By ADEBAYO OBAJEMU, Contributing Editor

They are everywhere,  we may as well call them part of the challenge of living in urban centres. As  confounding as they are,  motor park touts popularly  called “Agbero” in local parlance are a people that inhabit a world and  subculture solely their own: unique for their proclivity to violence, political thuggery, social deviance and, what is more, a thrilling capacity for coining words and phrases that set social register in the society.
Decent people pray before living home in the morning not to have anything to do with them, yet, commuters cannot but avoid them since they are the lords of motor park minors.
Often haggard- looking, with penetrating eyes, disheveled most times, but in recent times, they have assumed ‘decent ‘ air by looking ‘respectable’ in the  state-of -art clothes they wear complete with designers jewelry kitting their necks and wrists, making some of them look like a Hollywood mogul.
But beneath the veneer of this respectability lies a twinge of violent culture and their proclivities as cannon folders for politicians to foment trouble, rig election and sundry acts.
Otunba Fatai, alias “Danger”, is a name that rings bell in Agbado station, Opeilu, Adiyan and that axis. Not that he has made headlines as a budding writer, singer or promising thespian, yet he is more popular than the familiar screen gods and goddesses we idolize.
Good- looking, hazel-eyed, with a disarming smile, his handsome face often assumes a permanent grin, yet, he is one of the most feared individuals in the locality. He is the Chairman of the local chapter of the tricycle riders association. He lives like a king complete with the appurtenances of a mafia don.
This reporter had accidental encounter with him at a hotel he owns in Adiyan, a Lagos suburb. As he walks up the long corridor into the large expansive alfresco bar, a medley of people acknowledge him by deferential greetings, like an emperor surveying his praetorian guards, he takes in his environment, but recognises our indifference, this reporter and a colleague.

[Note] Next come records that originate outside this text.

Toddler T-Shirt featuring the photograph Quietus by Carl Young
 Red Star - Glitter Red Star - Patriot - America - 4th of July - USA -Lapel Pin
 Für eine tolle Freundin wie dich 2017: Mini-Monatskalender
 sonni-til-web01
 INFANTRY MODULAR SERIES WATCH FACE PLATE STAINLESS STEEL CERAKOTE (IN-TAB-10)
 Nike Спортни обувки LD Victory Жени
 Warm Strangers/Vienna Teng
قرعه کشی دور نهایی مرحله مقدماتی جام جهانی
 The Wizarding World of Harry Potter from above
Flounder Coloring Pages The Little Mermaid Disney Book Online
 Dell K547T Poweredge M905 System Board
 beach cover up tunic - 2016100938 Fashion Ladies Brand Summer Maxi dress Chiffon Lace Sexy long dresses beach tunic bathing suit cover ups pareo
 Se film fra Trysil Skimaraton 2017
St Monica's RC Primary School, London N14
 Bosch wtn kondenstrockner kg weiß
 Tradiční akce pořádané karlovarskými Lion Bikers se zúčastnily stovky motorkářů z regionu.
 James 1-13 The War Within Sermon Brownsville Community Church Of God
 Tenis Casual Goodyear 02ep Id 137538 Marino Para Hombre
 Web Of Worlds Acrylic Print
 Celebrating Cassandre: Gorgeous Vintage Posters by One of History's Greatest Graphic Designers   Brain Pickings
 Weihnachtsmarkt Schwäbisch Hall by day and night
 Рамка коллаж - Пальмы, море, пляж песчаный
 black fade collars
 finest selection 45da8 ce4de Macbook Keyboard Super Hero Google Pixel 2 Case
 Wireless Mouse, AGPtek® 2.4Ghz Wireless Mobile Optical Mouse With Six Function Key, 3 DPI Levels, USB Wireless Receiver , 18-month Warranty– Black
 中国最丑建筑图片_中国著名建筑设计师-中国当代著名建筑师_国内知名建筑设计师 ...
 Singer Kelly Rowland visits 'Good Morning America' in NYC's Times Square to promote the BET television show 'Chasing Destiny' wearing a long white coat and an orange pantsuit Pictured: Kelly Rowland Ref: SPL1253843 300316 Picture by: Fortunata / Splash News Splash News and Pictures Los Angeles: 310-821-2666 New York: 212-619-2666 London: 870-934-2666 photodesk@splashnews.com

Intrigued and annoyed by the sheer ‘effrontery of the slight, he makes enquiry about us, and was informed we were not regular guys. He orders drinks for everybody but we decline his generosity. He comes to us and we got chatting. There and then he gets to know our identity as newsmen.
His wife and children are in the U.S. In addition to the ownership of the hotel, he admitted to owning two standard primary schools and a thriving bakery plus ownership of two commercial vehicles plying Akure, Ondo State.
“The popular misconception that “Agberos” are lay-about without any ambition is very prevalent in our society, but it is not true. Though, there are some that are not responsible, a lot of us are decent people, with families and businesses. We are not paupers, we are the new middle class, and a lot of us are better off than many graduates on regular employment, and if you must know, we have many graduates in our midst. We should not confuse our public persona with what we really are.”
Lateef Akanji lives in two bedroom flat in Ijaye, Ojokoro,  a Lagos suburb. He is a road transport worker in Ogba, a euphemism for touting or Agbero. He is one of the boys saddled with the responsibility of collecting daily dues from commercial drivers. He told this newspaper that he “goes home with an average of N7000 daily,owns a commercial bus and has a large retail shop being managed by his wife. ” My two children attend a private school where I pay N25,000 each as school fee, and  I also have a small block industry with a staff of three”, he admitted to this reporter in a chat.
Mutiu Okanlawon, is one of the officials of motorcycle riders association in Ijoko, near Sango. “My brother I take home an average of N8,000 daily, I have five motorcycles on the road, and two hectares of cassava farms with three permanent staff. From the cassava farm, I make an average of three million annually, the manager of the farm is a HND holder. I pay him N25,000 monthly.”
Continuing, Okanlawon declared that “the people you press call touts or Agberos are responsible people with businesses of their own.”
Falodun Ajao is a regular Agbero in Boundary, Ajegunle. At 29, he has two wives, five children who are in private school, yet he manages to make his home front look respectable and peaceful.
“I have made the two wives comfortable by securing well stocked stores for them with different wares, and I have a commercial vehicle that makes money for me. My two brothers are in university, and I take care of them “, he blurted out with glee.
The perception that touts are disreputable scum of society is fast losing appeal and adherents, as more and more touts have succeeded, with chains of small scale businesses and families. Many of them are more comfortable than bank executives. They are always seen seating apart in motor parks decked out in expensive fashionable clothes and expensive wrist-watches and they often date society ladies.
The rank of M.C. Oluomo is the upper crust of the transport bourgeoisie who wine and dine with the movers and shakers of society, the lower and middle ranks that control different bus stops like Fatai and Lateef are living large, even when educated Nigerians with good jobs are complaining.
This new class of “middle class business men” is hardly miffed by the downturn in the economy; their money is daily and comes with ease, just a little application of muscle and brawn.
Dr. Jinadu Ojo, who teaches Sociology at the University of Ilorin told BusinessHallmark that “we may need to reevaluate the concept of a middle class to include the new entrants, the bourgeois touts.” He said that some touts are very rich, and live large, travel abroad for vacation and send their children abroad for quality education.